(課題の要件):
1) 医療訴訟の記事のうち、「弁護士谷直樹/医療事件のみを取り扱う法律事務所のブログ」から「取れないなどの障害が残った。」までを、両端も含めてそのまま書き写してください。
2) 医療訴訟の記事によると、神戸地裁が日本赤十字社に支払いを命じた額はいくらか。

(読解用抜粋):

********

弁護士谷直樹/医療事件のみを取り扱う法律事務所のブログ

神戸地判平成28年3月29日,気管チューブ抜管時の注意義務違反で日赤に1億2100万円の賠償命令(報道)

神戸新聞「日赤に1.2億円賠償命令 神戸の病院で医療ミス」(2016年3月29日)は,次のとおり報じました、

 「兵庫県災害医療センター(神戸市中央区)での治療ミスによって重い障害が残ったとして、三木市で入院中の女性(42)が同センターを運営する日本赤十字社などに損害賠償を求めた訴訟で、神戸地裁は29日、同社に約1億2100万円の支払いを命じた。

 判決によると、女性が搬送された5日後の2008年3月26日、医師が女性の気管に挿入中のチューブを抜いたところ異変が生じ、再挿管を2回試みたが心停止となった。別の医師が喉の切開手術で気道を確保したが、手足が動かせず、食事を自分で取れないなどの障害が残った。

********

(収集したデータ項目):
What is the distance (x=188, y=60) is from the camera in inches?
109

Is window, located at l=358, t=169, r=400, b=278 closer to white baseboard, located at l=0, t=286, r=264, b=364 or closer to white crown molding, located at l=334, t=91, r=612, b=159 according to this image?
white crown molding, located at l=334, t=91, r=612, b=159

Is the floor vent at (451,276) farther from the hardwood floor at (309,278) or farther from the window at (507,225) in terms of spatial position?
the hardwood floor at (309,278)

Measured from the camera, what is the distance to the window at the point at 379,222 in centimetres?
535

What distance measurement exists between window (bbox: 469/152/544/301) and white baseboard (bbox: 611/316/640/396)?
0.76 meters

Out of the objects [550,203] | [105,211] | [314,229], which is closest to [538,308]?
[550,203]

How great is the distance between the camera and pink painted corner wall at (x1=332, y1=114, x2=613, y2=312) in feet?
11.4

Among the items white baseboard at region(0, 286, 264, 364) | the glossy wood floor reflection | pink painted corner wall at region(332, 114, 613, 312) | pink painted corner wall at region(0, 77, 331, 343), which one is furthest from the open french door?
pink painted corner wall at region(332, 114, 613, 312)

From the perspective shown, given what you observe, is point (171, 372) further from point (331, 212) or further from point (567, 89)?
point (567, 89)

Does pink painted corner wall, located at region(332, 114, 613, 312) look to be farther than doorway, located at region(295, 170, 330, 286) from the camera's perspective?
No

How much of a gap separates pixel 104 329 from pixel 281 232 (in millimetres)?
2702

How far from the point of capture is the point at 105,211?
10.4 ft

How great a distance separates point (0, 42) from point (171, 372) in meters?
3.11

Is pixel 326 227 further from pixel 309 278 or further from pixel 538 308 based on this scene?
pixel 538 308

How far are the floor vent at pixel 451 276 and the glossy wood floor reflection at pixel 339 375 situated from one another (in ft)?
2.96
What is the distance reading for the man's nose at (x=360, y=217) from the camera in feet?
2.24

********

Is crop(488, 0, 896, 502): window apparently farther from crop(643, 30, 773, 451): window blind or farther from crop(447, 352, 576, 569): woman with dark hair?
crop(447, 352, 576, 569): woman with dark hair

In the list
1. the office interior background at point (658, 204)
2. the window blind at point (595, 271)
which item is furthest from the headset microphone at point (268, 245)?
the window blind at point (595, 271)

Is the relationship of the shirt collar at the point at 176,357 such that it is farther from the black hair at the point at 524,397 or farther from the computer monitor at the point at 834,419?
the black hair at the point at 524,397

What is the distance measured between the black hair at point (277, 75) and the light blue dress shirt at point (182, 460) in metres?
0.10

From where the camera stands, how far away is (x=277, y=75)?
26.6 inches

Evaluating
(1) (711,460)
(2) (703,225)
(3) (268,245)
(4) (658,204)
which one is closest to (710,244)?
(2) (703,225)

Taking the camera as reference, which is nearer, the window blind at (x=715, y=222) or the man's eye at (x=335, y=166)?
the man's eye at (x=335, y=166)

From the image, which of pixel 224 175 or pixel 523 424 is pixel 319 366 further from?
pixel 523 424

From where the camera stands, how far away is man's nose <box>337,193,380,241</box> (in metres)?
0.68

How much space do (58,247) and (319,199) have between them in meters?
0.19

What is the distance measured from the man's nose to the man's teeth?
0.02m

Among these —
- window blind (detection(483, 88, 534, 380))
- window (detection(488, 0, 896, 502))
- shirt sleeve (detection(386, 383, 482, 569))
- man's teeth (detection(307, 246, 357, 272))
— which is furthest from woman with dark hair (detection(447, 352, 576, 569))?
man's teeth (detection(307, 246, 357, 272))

********

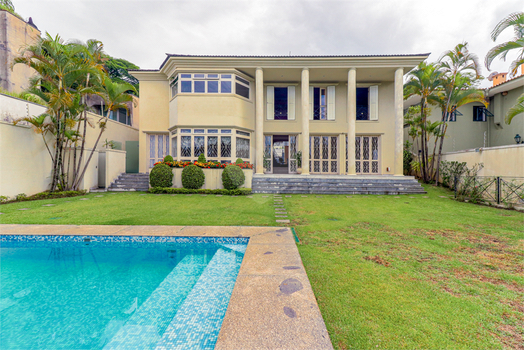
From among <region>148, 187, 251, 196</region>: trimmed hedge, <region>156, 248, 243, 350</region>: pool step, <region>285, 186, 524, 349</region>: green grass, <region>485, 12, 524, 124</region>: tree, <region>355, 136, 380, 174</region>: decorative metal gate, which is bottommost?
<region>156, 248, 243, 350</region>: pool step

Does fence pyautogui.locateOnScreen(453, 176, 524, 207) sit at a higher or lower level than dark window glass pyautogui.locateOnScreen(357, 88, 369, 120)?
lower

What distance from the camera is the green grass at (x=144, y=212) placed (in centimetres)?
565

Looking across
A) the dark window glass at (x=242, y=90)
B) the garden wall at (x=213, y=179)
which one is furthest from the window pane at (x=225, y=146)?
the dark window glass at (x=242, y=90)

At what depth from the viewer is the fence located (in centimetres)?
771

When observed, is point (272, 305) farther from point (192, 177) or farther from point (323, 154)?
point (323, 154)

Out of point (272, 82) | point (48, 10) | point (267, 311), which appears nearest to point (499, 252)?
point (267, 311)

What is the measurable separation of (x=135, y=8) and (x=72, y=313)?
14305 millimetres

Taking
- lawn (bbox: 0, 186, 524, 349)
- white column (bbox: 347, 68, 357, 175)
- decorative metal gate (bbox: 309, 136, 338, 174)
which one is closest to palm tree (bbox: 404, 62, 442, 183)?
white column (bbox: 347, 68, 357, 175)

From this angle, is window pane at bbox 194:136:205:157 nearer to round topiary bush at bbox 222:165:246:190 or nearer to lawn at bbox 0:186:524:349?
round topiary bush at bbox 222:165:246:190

********

(解答一覧):
1)
弁護士谷直樹/医療事件のみを取り扱う法律事務所のブログ

神戸地判平成28年3月29日,気管チューブ抜管時の注意義務違反で日赤に1億2100万円の賠償命令(報道)

神戸新聞「日赤に1.2億円賠償命令 神戸の病院で医療ミス」(2016年3月29日)は,次のとおり報じました、

 「兵庫県災害医療センター(神戸市中央区)での治療ミスによって重い障害が残ったとして、三木市で入院中の女性(42)が同センターを運営する日本赤十字社などに損害賠償を求めた訴訟で、神戸地裁は29日、同社に約1億2100万円の支払いを命じた。

 判決によると、女性が搬送された5日後の2008年3月26日、医師が女性の気管に挿入中のチューブを抜いたところ異変が生じ、再挿管を2回試みたが心停止となった。別の医師が喉の切開手術で気道を確保したが、手足が動かせず、食事を自分で取れないなどの障害が残った。

2) 約1億2100万円。